**Proof.**
Let $\mathcal{L}$ be an invertible $\mathcal{O}_ U$-module. Observe that $\mathcal{L}$ maps to $0$ in $\mathop{\mathrm{Pic}}\nolimits (U_0)$ if and only if we can extend $\mathcal{L}$ to an invertible coherent triple $(\mathcal{L}, \mathcal{L}_0, \lambda )$ as in Section 52.25. By Proposition 52.25.4 the function

\[ n \longmapsto \chi ((\mathcal{L}, \mathcal{L}_0, \lambda )^{\otimes n}) \]

is a polynomial $P$. By Lemma 52.25.5 we have $P(n) \geq 0$ for all $n \in \mathbf{Z}$ with equality if and only if $\mathcal{L}^{\otimes n}$ is trivial. In particular $P(0) = 0$ and $P$ is either identically zero and we win or $P$ has even degree $\geq 2$.

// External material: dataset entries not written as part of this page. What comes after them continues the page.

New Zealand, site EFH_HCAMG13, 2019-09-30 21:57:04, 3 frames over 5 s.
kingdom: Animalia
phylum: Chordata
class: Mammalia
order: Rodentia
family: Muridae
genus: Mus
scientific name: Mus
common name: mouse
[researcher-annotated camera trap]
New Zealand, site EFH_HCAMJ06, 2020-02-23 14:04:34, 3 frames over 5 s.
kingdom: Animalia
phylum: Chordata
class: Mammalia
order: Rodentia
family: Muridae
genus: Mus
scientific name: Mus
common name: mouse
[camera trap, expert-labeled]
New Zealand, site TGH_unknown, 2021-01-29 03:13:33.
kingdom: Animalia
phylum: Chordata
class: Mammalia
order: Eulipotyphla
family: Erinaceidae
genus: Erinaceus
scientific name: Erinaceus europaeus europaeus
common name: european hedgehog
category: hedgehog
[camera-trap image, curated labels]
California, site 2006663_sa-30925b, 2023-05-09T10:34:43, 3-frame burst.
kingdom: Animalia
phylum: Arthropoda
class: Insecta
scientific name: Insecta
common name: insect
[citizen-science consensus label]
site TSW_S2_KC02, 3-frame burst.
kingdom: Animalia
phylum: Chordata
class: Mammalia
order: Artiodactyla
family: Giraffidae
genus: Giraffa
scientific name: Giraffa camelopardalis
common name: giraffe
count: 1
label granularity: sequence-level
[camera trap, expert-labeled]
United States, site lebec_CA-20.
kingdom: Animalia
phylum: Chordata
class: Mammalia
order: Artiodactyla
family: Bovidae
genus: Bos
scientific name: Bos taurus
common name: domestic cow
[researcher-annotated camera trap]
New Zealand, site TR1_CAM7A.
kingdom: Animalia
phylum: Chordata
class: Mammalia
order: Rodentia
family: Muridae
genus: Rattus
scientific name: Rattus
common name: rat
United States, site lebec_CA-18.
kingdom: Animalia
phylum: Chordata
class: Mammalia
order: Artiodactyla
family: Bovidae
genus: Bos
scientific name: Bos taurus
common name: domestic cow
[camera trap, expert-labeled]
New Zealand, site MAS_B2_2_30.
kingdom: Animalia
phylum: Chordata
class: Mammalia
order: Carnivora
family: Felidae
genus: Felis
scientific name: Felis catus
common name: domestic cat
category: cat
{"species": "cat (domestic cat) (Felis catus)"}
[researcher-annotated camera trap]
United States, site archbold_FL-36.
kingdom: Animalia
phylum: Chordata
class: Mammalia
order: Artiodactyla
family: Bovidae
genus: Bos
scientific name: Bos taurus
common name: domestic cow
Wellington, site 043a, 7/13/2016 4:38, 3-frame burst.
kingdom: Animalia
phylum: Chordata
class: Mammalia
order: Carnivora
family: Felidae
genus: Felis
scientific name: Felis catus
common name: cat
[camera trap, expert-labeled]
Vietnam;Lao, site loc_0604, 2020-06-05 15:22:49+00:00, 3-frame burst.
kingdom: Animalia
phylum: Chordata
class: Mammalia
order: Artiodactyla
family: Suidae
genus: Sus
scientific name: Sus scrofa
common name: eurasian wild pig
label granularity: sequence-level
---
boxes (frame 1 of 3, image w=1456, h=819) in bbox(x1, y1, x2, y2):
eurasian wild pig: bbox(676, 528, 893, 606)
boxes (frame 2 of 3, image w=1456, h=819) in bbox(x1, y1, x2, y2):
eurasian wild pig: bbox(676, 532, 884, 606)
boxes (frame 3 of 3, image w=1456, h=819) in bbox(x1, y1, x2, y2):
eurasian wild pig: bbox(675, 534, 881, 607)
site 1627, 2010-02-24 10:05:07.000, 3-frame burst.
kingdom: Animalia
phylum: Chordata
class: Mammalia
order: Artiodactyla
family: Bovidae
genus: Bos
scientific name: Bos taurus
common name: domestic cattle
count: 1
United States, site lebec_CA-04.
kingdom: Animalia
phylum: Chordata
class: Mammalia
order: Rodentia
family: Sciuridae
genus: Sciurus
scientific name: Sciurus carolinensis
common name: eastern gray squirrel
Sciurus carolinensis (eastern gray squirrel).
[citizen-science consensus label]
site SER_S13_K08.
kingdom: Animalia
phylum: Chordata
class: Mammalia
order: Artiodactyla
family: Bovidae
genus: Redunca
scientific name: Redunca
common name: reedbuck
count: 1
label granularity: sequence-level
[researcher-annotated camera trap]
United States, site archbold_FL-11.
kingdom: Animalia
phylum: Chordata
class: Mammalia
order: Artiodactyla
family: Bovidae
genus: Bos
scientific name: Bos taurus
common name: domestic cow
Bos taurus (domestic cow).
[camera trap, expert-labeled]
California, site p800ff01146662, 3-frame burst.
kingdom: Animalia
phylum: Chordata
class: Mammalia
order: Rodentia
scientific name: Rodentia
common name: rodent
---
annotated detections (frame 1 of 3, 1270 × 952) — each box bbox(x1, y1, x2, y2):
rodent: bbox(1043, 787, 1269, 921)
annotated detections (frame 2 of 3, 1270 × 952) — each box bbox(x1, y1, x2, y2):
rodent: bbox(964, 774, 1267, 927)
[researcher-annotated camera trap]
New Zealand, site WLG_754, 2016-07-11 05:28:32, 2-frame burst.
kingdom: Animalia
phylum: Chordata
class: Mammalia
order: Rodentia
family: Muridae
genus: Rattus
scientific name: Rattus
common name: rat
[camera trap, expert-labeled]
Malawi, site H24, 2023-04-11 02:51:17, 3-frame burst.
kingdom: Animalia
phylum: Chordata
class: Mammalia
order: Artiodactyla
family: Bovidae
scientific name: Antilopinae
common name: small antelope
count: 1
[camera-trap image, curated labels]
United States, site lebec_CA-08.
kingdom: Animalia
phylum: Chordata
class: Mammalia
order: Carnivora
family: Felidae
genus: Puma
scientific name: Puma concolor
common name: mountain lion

Set $M = \Gamma (U, \mathcal{L})$ and $M_0 = \Gamma (X_0, \mathcal{L}_0) = \Gamma (U_0, \mathcal{L}_0)$. Then $M$ is a finite $A$-module of depth $\geq 2$ and $M_0 \cong A/fA$, see proof of Lemma 52.25.5. Note that $H^2_\mathfrak m(M)$ is finite $A$-module by Local Cohomology, Lemma 51.7.4 and the fact that $H^ i_\mathfrak m(A) = 0$ for $i = 0, 1, 2$ since $\text{depth}(A) \geq 3$. Consider the short exact sequence

\[ 0 \to M/fM \to M_0 \to Q \to 0 \]

Lemma 52.25.5 tells us $Q$ has finite length equal to $\chi (\mathcal{L}, \mathcal{L}_0, \lambda )$. We obtain $Q = H^1_\mathfrak m(M/fM)$ and $H^ i_\mathfrak m(M/fM) = H^ i_\mathfrak m(M_0) \cong H^ i_\mathfrak m(A/fA)$ for $i > 1$ from the long exact sequence of local cohomology associated to the displayed short exact sequence. Consider the long exact sequence of local cohomology associated to the sequence $0 \to M \to M \to M/fM \to 0$. It starts with

\[ 0 \to Q \to H^2_\mathfrak m(M) \to H^2_\mathfrak m(M) \to H^2_\mathfrak m(A/fA) \]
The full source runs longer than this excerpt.